This web page publishes the Java source code and Javadoc generated documentation for wavelets. Wavelets are a technique, like Fourier analysis, for analyzing signals. They are also used for data compression, comparision and a variety of other applications.
I am not a member of the Java cult. Java does not change everything. Java is just a programming language and in many cases, because it is interpreted, a slow one at that. I implemented the wavelet code in Java because I wanted to keep my Java "chops up". I use C++ at work and implement a lot of my own software in C++, so this is a way of sharpening my Java skills. I have a love/hate relationship with C++, but the more I use Java the more sure I am that I've made the right choice in implementing large software components in C++.
Most of the Java code that implements the wavelet software is packaged with an archive program called tar. The tar program is standard on UNIX, Linux and probably Mac OS X. Originally tar stood for tape archive. If you don't have a copy of tar for Windows NT you can download the win32 binary here. This version of tar is open source software, from Cygnus (now Red Hat), and came with the Cygwin32 package.
The links below are to sub-pages that in turn contain the links to download the Java software for various wavelet algorithms. The software is documented in comments and in bearcave.com web pages that describe some of the mathematics behind the wavelet algorithms. I have also listed the references I have used, since a full description of the complexities of wavelets and their implementation is beyond what can easily be conveyed on web pages.

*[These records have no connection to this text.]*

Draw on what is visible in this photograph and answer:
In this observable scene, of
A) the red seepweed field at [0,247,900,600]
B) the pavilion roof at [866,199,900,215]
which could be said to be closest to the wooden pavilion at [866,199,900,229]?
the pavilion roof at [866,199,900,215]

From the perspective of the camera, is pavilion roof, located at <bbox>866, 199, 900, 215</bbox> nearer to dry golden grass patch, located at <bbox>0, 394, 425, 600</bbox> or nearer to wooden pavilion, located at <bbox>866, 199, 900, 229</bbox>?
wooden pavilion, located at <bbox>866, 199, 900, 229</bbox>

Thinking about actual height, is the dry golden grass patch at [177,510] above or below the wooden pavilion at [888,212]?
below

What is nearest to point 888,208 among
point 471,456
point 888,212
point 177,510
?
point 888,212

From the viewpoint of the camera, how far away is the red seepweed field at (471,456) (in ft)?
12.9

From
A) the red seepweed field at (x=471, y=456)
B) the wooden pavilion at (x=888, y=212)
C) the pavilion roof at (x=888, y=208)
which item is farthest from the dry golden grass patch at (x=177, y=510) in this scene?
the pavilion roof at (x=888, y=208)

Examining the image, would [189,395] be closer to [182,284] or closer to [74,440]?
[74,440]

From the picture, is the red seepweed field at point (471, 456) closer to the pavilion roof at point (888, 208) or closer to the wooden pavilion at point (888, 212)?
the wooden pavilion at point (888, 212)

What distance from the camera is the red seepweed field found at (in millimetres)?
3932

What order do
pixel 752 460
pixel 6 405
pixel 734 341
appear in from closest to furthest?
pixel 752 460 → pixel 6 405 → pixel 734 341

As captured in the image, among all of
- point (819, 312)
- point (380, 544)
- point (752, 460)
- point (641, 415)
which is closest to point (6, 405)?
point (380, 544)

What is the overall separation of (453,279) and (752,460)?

This software represents an evolution in my understanding of wavelets over many months. The Haar software is the first wavelet software I implemented. This software includes some statistical functions and a flawed attempted at Gaussian filtering. The lifting scheme software was implemented after the initial Haar algorithms. The Lifting Scheme wavelet software proceeds from a form of ur-wavelet I call the "predict" wavelet. The complete lifting scheme algorithms (which include what the lifting scheme refers to as an "update" step) provide a more simpler and more elegent implementation of the Haar algorithms. The Haar wavelet is extended to two other forms of wavelet - what I call a "line wavelet" and a polynomial interpolation wavelet.
Ian Kaplan, July 2001
Revised: January 2002